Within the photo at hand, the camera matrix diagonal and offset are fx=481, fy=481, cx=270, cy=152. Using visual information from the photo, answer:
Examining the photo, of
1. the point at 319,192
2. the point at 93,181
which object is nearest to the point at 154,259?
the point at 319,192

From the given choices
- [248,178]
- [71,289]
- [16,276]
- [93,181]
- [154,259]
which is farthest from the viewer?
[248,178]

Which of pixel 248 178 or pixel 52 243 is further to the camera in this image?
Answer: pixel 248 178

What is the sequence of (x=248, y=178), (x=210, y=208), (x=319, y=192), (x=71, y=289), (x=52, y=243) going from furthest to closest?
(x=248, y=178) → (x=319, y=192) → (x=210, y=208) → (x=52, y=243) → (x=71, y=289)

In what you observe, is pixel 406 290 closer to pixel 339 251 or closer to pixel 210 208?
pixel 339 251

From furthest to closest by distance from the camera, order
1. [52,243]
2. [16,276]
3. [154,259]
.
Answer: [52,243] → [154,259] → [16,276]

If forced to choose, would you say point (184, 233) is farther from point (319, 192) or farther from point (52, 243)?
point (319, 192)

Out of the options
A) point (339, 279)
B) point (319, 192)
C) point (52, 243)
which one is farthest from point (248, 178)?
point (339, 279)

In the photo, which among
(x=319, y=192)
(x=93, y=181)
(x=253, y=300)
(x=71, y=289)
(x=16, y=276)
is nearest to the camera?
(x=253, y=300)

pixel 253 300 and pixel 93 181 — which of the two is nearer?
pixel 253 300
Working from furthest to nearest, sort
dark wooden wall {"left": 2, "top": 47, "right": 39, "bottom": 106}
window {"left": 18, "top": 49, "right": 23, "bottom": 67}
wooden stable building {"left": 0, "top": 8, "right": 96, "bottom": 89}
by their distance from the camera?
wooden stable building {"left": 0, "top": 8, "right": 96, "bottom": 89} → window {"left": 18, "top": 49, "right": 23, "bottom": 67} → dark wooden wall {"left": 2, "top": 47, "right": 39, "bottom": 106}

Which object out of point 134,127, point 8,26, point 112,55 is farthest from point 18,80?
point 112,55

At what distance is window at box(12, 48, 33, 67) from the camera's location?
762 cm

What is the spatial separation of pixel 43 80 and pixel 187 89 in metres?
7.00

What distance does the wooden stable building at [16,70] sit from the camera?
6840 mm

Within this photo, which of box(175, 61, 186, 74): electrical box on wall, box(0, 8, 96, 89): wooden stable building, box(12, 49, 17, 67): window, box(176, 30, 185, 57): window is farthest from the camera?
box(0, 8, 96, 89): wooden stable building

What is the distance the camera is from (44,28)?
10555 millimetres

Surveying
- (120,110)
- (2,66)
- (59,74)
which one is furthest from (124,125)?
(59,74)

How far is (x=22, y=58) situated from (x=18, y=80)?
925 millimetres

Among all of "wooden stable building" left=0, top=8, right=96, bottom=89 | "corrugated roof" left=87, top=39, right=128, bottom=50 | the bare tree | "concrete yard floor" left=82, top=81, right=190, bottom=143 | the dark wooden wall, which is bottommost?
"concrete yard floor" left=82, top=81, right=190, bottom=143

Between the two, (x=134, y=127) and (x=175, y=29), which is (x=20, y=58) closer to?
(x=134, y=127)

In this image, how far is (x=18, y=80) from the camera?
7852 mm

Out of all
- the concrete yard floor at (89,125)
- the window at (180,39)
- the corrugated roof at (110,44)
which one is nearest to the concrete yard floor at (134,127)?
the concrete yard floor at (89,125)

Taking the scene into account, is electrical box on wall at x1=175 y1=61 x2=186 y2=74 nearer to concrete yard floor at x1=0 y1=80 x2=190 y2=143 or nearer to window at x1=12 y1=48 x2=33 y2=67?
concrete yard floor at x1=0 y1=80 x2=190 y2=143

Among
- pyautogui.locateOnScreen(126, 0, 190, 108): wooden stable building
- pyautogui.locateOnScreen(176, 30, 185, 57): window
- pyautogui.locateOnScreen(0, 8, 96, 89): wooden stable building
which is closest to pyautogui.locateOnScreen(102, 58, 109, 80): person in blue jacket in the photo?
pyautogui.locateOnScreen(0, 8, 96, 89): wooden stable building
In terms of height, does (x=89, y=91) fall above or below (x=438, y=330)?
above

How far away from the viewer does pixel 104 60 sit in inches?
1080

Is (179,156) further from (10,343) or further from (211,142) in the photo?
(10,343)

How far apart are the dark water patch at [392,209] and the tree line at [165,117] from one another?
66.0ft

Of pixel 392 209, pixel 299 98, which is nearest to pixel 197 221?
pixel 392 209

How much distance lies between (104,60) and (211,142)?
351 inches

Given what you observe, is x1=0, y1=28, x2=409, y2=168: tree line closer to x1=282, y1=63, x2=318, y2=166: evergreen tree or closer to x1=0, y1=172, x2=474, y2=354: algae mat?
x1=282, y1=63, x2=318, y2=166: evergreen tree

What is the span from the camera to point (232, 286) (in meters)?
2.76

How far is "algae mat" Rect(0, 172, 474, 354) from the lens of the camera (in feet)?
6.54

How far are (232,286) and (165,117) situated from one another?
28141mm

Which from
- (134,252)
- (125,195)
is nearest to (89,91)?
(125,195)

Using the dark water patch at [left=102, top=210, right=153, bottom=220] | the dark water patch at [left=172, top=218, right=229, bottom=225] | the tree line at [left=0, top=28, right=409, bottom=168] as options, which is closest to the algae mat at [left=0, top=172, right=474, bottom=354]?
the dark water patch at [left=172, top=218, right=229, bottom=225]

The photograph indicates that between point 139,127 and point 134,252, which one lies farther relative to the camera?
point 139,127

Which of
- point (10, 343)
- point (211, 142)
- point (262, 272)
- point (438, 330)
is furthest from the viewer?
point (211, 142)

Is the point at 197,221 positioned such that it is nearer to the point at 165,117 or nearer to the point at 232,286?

■ **What to do**: Rewrite the stretch of material that opens with the line containing "The photograph indicates" and runs through the final line of the material as a numbered list, leaving out blank lines.

■ **Response to this exercise**:
1. The photograph indicates that between point 139,127 and point 134,252, which one lies farther relative to the camera?
2. point 139,127
3. Which of
4. - point (10, 343)
5. - point (211, 142)
6. - point (262, 272)
7. - point (438, 330)
8. is furthest from the viewer?
9. point (211, 142)
10. Is the point at 197,221 positioned such that it is nearer to the point at 165,117 or nearer to the point at 232,286?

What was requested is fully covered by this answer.